> [Work task]: Of the lines below, copy those that hold the word "pairs".

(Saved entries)
=====

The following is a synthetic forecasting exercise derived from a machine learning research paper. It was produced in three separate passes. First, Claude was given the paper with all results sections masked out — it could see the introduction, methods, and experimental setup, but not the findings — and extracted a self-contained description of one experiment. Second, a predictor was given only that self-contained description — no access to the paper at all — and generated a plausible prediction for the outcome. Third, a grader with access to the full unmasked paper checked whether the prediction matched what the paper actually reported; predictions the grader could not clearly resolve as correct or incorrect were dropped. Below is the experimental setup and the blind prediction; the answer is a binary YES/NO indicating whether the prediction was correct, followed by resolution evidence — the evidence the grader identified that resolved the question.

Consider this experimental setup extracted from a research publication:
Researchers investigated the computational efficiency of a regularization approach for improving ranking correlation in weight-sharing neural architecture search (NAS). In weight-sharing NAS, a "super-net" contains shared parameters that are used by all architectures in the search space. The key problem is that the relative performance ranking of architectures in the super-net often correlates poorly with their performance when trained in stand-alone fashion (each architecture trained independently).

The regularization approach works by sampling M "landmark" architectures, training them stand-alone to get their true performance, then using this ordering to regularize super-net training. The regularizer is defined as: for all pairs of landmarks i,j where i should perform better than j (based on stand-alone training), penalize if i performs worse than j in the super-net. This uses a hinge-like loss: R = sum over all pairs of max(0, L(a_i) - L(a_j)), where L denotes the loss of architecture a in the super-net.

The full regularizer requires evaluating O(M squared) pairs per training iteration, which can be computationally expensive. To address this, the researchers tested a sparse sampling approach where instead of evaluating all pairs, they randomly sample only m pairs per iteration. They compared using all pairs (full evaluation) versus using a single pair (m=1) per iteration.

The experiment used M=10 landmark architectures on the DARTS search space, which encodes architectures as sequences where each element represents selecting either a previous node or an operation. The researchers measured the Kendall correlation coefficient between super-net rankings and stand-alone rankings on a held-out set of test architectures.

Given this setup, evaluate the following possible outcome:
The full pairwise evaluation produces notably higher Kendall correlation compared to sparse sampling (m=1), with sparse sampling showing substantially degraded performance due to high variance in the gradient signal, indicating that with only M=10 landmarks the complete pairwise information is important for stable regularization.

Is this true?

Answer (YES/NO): NO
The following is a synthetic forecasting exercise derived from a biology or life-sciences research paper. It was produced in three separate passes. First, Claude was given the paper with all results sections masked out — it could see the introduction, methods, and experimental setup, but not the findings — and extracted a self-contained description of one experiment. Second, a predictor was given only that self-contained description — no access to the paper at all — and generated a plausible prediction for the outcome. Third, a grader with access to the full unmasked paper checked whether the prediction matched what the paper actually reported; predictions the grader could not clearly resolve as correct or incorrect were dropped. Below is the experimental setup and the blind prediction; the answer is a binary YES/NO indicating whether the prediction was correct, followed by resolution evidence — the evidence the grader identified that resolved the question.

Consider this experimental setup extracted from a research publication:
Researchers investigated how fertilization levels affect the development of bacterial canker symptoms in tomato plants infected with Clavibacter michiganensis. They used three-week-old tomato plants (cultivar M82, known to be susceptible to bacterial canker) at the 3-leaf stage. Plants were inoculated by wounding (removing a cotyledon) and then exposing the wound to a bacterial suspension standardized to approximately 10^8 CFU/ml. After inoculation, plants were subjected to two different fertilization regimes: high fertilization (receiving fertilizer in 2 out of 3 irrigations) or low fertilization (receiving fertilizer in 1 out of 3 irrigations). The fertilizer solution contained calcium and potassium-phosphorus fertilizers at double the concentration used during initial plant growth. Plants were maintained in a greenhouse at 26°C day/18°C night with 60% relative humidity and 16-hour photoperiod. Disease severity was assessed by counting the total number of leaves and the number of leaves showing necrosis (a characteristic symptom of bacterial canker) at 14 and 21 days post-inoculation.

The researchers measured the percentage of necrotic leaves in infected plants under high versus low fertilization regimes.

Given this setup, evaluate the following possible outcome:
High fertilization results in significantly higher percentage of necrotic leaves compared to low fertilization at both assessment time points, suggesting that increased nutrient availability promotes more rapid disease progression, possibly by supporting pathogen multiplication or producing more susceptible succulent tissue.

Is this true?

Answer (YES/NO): NO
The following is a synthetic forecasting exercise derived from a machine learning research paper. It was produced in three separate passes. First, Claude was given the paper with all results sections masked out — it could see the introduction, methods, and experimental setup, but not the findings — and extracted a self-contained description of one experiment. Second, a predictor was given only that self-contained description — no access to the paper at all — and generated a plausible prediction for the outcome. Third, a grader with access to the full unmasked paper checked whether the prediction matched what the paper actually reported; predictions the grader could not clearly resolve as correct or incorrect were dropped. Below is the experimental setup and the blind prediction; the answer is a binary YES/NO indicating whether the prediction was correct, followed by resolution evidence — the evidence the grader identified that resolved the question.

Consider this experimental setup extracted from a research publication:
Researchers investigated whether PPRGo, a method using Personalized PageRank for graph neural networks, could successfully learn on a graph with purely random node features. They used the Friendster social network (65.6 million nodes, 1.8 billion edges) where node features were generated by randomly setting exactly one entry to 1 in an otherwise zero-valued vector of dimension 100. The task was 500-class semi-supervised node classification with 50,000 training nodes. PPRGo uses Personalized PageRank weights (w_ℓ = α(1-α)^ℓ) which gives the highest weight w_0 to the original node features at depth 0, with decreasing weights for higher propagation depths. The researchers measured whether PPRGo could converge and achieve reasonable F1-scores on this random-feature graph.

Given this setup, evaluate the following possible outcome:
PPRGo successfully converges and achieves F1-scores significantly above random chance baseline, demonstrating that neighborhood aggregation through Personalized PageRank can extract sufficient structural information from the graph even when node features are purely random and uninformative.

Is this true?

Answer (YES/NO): NO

=====

> [Output of the exercise]:
The regularization approach works by sampling M "landmark" architectures, training them stand-alone to get their true performance, then using this ordering to regularize super-net training. The regularizer is defined as: for all pairs of landmarks i,j where i should perform better than j (based on stand-alone training), penalize if i performs worse than j in the super-net. This uses a hinge-like loss: R = sum over all pairs of max(0, L(a_i) - L(a_j)), where L denotes the loss of architecture a in the super-net.
The full regularizer requires evaluating O(M squared) pairs per training iteration, which can be computationally expensive. To address this, the researchers tested a sparse sampling approach where instead of evaluating all pairs, they randomly sample only m pairs per iteration. They compared using all pairs (full evaluation) versus using a single pair (m=1) per iteration.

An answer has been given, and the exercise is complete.